───── Data for review ─────

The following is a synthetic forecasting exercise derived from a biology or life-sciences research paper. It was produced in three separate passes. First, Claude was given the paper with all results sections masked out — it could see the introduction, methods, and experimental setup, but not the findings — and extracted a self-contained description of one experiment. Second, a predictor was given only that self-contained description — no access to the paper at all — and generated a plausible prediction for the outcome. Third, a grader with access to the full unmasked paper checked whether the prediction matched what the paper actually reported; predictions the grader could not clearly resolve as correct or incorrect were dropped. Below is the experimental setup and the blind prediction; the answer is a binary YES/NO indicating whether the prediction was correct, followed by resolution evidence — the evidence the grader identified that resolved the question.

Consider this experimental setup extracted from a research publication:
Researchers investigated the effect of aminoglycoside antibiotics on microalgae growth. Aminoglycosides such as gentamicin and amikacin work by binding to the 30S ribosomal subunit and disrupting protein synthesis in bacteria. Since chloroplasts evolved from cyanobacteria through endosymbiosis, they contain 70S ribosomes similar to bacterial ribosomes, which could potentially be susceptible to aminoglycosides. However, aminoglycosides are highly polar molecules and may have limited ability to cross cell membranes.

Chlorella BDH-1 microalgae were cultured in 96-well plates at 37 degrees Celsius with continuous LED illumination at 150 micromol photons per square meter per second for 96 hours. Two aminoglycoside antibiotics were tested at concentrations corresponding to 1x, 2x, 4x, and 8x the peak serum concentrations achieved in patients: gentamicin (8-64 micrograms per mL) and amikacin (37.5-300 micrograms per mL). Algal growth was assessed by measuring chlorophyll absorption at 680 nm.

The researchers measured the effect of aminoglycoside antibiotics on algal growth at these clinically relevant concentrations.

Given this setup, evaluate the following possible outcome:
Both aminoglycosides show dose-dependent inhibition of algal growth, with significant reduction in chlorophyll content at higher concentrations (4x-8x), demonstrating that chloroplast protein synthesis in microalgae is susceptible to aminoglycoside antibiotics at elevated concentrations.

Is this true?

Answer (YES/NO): NO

─────

Your goal: Scan the lines above for the word "experimental". Return each one that has it.

Result of the task:
The following is a synthetic forecasting exercise derived from a biology or life-sciences research paper. It was produced in three separate passes. First, Claude was given the paper with all results sections masked out — it could see the introduction, methods, and experimental setup, but not the findings — and extracted a self-contained description of one experiment. Second, a predictor was given only that self-contained description — no access to the paper at all — and generated a plausible prediction for the outcome. Third, a grader with access to the full unmasked paper checked whether the prediction matched what the paper actually reported; predictions the grader could not clearly resolve as correct or incorrect were dropped. Below is the experimental setup and the blind prediction; the answer is a binary YES/NO indicating whether the prediction was correct, followed by resolution evidence — the evidence the grader identified that resolved the question.
Consider this experimental setup extracted from a research publication:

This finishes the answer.